While some studies reported alterations of brain functional connectivity after acute COVID-1922,41,70,73,74, we did not identify differences of functional connectivity between groups of patients and controls. Nor did we observe correlations of Pcing connectivity with fatigue or somnolence. Fewer studies reported Default Mode Network alterations after COVID-1974,75. One group of researchers described higher intranetwork connectivity within the DMN and higher internetwork connectivity between the DMN and the Olfactory Network (13 controls and 22 subjects with olfactory dysfunction without information related to the severity of infection)74. Another study performed functional connectivity analysis (with whole brain, region-of-interest based technique) of a group with 45 subjects after COVID-19 (17 mild, 19 moderate, nine severe, without healthy controls) and reported a role of the Default Mode Network in neuropsychiatric alterations75.

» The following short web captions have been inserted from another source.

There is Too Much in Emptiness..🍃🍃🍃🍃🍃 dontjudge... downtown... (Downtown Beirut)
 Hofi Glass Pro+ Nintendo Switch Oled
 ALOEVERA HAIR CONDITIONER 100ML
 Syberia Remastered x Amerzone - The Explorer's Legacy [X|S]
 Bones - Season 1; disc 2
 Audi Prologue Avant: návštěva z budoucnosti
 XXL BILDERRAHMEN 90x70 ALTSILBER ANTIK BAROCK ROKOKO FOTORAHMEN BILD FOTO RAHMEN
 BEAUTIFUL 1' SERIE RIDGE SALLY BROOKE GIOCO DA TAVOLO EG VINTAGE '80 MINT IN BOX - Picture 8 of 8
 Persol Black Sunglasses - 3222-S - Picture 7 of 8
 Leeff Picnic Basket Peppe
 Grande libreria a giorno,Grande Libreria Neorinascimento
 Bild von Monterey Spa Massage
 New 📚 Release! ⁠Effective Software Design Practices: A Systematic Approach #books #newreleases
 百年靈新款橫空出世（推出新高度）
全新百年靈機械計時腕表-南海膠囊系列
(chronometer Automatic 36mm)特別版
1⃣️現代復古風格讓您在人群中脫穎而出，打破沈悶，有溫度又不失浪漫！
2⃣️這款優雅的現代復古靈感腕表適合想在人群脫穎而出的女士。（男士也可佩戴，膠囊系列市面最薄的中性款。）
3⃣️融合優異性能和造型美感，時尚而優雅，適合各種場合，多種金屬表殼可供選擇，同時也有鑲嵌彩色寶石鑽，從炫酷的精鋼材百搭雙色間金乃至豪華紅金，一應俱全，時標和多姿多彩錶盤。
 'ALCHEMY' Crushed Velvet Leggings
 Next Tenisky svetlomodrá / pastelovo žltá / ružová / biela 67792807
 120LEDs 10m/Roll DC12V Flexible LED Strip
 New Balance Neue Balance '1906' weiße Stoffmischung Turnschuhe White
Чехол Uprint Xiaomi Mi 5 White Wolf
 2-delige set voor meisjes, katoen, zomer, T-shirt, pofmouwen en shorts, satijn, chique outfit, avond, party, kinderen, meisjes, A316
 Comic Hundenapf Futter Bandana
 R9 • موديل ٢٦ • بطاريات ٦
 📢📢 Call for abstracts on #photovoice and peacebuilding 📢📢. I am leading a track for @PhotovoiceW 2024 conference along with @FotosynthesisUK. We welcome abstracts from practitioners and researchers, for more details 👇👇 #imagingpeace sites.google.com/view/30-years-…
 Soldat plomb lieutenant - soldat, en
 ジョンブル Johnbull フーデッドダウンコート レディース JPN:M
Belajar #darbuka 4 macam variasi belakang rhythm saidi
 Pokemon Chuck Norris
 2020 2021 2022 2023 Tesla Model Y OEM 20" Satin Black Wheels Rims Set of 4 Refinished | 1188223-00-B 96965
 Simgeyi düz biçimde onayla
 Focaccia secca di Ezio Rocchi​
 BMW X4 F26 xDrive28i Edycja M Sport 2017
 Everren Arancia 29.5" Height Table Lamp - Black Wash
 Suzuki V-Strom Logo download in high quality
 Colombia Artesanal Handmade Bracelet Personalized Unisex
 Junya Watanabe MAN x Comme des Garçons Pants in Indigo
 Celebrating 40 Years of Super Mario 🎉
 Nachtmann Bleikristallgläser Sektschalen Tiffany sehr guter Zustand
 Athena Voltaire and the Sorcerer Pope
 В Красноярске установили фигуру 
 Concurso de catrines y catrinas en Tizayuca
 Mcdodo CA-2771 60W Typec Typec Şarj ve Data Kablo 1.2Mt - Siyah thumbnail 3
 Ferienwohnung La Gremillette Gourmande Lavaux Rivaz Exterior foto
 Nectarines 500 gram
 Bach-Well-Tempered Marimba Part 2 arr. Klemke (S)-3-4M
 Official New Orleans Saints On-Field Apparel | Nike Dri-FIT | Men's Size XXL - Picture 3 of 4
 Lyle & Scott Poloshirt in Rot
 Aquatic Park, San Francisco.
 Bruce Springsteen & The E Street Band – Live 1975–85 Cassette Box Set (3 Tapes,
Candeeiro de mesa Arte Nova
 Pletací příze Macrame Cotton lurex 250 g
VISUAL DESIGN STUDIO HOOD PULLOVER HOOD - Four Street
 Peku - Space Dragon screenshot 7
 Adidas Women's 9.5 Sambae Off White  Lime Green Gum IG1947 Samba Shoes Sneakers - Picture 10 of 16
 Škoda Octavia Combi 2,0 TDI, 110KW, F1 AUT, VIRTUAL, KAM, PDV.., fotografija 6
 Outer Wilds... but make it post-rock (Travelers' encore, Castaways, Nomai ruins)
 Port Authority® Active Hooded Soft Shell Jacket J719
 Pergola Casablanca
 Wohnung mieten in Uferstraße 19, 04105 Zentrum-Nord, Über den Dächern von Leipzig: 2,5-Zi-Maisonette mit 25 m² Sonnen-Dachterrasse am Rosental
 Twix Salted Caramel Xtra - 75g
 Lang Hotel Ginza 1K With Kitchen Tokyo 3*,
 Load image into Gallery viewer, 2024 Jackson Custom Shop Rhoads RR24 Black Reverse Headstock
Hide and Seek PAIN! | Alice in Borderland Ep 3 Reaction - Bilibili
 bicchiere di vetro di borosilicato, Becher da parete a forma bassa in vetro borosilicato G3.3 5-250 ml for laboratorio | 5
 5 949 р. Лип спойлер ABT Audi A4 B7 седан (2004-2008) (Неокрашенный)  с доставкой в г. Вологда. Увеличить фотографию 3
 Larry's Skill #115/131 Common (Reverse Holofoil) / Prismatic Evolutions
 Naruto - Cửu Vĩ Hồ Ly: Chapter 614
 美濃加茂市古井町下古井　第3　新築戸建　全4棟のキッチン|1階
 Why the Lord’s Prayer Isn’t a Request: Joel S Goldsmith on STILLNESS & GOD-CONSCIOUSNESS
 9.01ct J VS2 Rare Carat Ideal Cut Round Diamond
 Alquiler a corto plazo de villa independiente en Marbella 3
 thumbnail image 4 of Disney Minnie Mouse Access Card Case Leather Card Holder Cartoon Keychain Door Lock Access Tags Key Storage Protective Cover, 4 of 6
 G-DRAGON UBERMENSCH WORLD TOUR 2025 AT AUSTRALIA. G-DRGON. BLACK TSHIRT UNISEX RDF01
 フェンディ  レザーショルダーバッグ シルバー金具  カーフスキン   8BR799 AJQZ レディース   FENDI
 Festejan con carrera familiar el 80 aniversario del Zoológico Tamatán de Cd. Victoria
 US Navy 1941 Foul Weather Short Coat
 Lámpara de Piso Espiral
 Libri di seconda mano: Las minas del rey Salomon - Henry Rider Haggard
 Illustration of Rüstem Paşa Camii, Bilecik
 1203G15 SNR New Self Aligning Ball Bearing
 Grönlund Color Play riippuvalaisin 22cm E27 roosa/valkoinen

Some reasons (other than the different methods applied to analyze functional connectivity)22,41,70,73,74 may explain the discrepancies between our negative findings and different patterns of alterations detected in the previous analyses. One major factor is the inconsistencies related to the definition of post-COVID syndrome, which has been heavily criticized recently26. Although some studies included patients after 3 to 6 months after acute infection41,73,76, one study evaluated hospitalized patients 2 weeks after the acute infection22. The severity of the initial infection is another critical factor for neuropsychological evaluation and neuroimaging analyses (as severe infection associated with long-term impaired cognition77,78 and cerebral atrophy, regardless the etiology29; however two studies exclusively evaluated hospitalized patients22,76, one did not specify74, and the other two studies (from the same group) compared patients with mild (21 subjects), moderate (20 subjects) and severe infection (9 subjects). Unfortunately, these last two studies41,73 only included a small group of mildly infected individuals (21 subjects) and did not include healthy controls to determine the true deviations from what would be considered as the normal pattern (compared to paired non-infected individuals). The presence of symptoms of anxiety and depression (which may affect functional connectivity regardless of the presence of systemic infection79 was not clearly described in most of the studies22,41,74. One study with 50 hospitalized patients demonstrated increased functional connectivity associated with severity of post-traumatic stress symptoms76, considering that these individuals also presented symptoms of anxiety and depression. Given all the differences between these previous reports and our group, we were not surprised with the absence of alterations of cerebral functional connectivity since our group of mildly infected patients did not present a history or current symptoms of anxiety (or depression), and was compared to a balanced group of non-infected individuals (who underwent the same stressful conditions of COVID pandemics).